## EXERCISE
Copy everything in the material below, from the line containing "Gravity-wise, does the" down to the end of the material, with no changes.

## begin

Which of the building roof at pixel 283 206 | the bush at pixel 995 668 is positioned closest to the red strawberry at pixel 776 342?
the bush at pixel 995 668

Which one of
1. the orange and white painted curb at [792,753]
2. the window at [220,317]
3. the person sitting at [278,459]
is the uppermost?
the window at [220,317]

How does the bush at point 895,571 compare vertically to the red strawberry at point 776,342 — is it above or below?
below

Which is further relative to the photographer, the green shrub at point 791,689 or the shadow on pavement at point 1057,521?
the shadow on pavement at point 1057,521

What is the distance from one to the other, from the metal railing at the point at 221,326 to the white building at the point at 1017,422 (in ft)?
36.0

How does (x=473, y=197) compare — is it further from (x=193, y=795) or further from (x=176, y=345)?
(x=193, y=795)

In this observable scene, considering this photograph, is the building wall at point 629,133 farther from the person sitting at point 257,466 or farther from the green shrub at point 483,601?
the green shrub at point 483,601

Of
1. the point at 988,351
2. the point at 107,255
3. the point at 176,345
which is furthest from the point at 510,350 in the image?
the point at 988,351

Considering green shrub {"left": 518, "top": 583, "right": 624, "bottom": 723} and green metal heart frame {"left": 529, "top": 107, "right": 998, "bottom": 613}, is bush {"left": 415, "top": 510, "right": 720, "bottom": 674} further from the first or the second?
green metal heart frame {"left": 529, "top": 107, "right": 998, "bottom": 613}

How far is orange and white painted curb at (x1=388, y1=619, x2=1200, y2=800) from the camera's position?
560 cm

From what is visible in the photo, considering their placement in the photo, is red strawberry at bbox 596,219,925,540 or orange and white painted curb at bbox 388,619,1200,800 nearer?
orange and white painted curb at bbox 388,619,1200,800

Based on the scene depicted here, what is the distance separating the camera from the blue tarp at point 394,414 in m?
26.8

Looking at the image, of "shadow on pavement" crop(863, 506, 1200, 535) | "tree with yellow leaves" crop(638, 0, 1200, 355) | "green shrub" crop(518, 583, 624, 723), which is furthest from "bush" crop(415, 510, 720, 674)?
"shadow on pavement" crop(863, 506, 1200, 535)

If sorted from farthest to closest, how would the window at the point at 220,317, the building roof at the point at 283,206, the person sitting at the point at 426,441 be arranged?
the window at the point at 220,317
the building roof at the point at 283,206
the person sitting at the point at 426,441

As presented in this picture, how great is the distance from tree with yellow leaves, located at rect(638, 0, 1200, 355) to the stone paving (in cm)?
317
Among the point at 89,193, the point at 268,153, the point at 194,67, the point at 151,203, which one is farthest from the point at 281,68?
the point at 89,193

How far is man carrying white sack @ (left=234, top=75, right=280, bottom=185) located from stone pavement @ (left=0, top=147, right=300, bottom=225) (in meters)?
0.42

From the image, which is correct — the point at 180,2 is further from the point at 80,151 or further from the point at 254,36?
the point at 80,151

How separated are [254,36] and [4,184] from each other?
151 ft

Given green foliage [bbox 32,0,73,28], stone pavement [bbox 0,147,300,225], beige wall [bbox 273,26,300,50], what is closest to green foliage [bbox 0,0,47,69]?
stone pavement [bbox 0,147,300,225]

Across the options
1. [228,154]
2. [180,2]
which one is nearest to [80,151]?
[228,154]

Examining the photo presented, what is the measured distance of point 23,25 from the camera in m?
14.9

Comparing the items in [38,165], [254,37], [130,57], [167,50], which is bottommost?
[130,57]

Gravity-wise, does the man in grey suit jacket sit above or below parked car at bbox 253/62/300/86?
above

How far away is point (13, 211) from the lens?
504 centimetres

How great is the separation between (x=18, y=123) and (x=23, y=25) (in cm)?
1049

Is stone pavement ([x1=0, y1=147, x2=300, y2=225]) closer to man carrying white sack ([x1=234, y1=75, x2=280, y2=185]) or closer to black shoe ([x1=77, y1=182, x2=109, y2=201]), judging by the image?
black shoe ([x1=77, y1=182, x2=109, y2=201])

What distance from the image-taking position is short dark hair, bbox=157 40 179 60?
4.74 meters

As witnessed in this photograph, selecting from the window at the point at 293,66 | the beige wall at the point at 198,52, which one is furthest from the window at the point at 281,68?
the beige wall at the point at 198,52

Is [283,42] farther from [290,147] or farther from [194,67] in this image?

## end

## FINAL RESULT
Gravity-wise, does the man in grey suit jacket sit above or below parked car at bbox 253/62/300/86?
above

How far away is point (13, 211) from the lens?
504 centimetres

How great is the separation between (x=18, y=123) and (x=23, y=25) (in cm)?
1049

Is stone pavement ([x1=0, y1=147, x2=300, y2=225]) closer to man carrying white sack ([x1=234, y1=75, x2=280, y2=185]) or closer to black shoe ([x1=77, y1=182, x2=109, y2=201]), judging by the image?
black shoe ([x1=77, y1=182, x2=109, y2=201])

What distance from the image-taking position is short dark hair, bbox=157 40 179 60?
4.74 meters

As witnessed in this photograph, selecting from the window at the point at 293,66 | the beige wall at the point at 198,52, which one is furthest from the window at the point at 281,68?
the beige wall at the point at 198,52

Is [283,42] farther from [290,147] or farther from [194,67] in this image?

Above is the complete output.